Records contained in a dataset
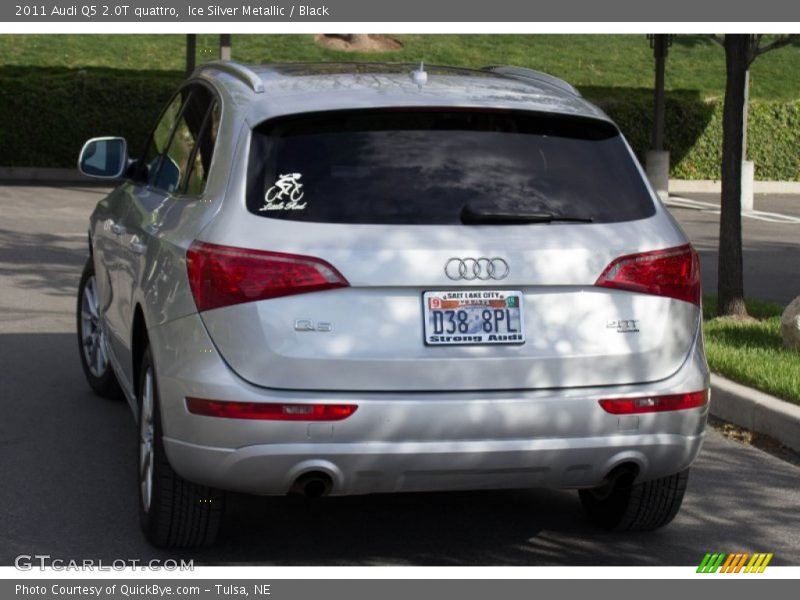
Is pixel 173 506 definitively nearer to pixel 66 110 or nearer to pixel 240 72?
pixel 240 72

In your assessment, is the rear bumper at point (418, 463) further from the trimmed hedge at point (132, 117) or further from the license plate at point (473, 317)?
the trimmed hedge at point (132, 117)

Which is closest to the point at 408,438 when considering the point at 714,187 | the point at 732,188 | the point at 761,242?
the point at 732,188

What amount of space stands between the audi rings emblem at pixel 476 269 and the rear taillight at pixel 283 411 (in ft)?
1.85

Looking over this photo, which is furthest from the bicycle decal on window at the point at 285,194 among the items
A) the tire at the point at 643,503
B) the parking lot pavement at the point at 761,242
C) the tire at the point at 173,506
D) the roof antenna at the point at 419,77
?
the parking lot pavement at the point at 761,242

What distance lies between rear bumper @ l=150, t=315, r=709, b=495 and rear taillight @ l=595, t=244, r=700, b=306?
0.34 m

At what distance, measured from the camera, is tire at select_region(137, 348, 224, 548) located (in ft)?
17.9

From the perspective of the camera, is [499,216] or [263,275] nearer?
[263,275]

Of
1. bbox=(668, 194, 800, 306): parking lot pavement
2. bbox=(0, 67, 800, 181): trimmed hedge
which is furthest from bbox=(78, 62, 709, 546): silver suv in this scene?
bbox=(0, 67, 800, 181): trimmed hedge

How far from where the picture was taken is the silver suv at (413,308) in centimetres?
499

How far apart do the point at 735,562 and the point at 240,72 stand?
8.97 ft

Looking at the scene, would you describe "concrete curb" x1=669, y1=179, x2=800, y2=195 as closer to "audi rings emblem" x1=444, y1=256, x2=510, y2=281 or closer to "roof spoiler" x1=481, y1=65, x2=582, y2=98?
"roof spoiler" x1=481, y1=65, x2=582, y2=98

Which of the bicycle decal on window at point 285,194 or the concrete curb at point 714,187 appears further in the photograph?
the concrete curb at point 714,187

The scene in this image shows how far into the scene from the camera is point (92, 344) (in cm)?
857

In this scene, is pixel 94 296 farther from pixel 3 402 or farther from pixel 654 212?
pixel 654 212
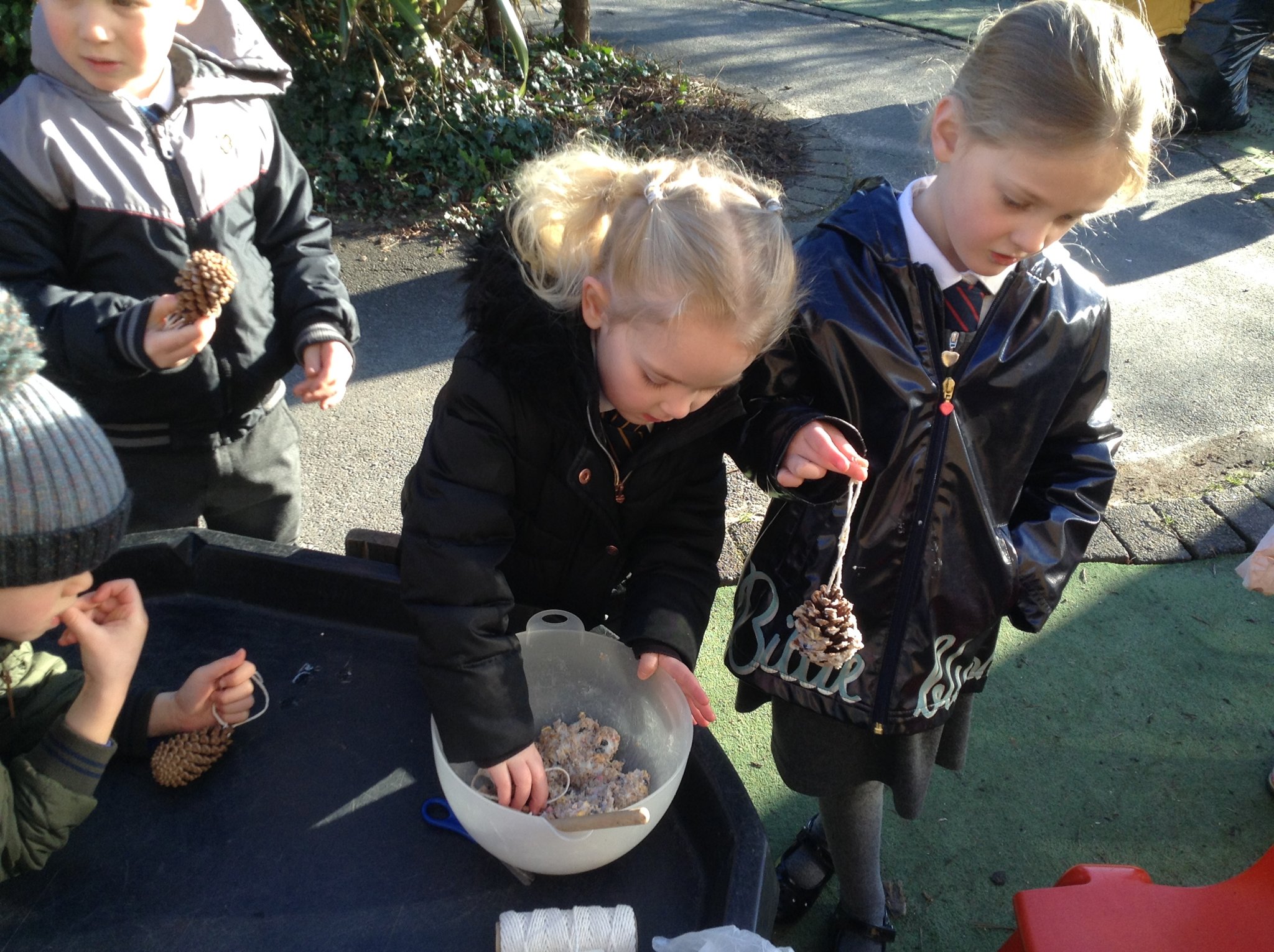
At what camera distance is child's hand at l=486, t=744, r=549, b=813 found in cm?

● **Exercise goal**: Pictures excluded, copy exactly the lines running from the one with "What distance lies" through the last line of the material.

● **Exercise output**:
What distance lies between rear bumper @ l=150, t=315, r=709, b=495 and rear taillight @ l=595, t=244, r=700, b=306?
0.34 m

At what distance, measured from the camera, is tire at select_region(137, 348, 224, 548) located (in ft)?
17.9

From the perspective of the camera, is [499,216] or [263,275] nearer?
[263,275]

Of
1. bbox=(668, 194, 800, 306): parking lot pavement
2. bbox=(0, 67, 800, 181): trimmed hedge
which is furthest from bbox=(78, 62, 709, 546): silver suv in this scene?
bbox=(0, 67, 800, 181): trimmed hedge

How far from where the picture was taken is the silver suv at (413,308) in centimetres?
499

How far apart do the point at 735,562 and the point at 240,72 stand?
8.97 ft

Looking at the scene, would you describe "concrete curb" x1=669, y1=179, x2=800, y2=195 as closer to "audi rings emblem" x1=444, y1=256, x2=510, y2=281 or closer to "roof spoiler" x1=481, y1=65, x2=582, y2=98?
"roof spoiler" x1=481, y1=65, x2=582, y2=98

Which of the bicycle decal on window at point 285,194 or the concrete curb at point 714,187 appears further in the photograph?
the concrete curb at point 714,187

The scene in this image shows how far into the scene from the camera is point (92, 344) (in cm)?
857

In this scene, is pixel 94 296 farther from pixel 3 402 or farther from pixel 654 212?
pixel 654 212
At what camera distance is child's hand at l=486, t=744, r=549, b=813 found in cm?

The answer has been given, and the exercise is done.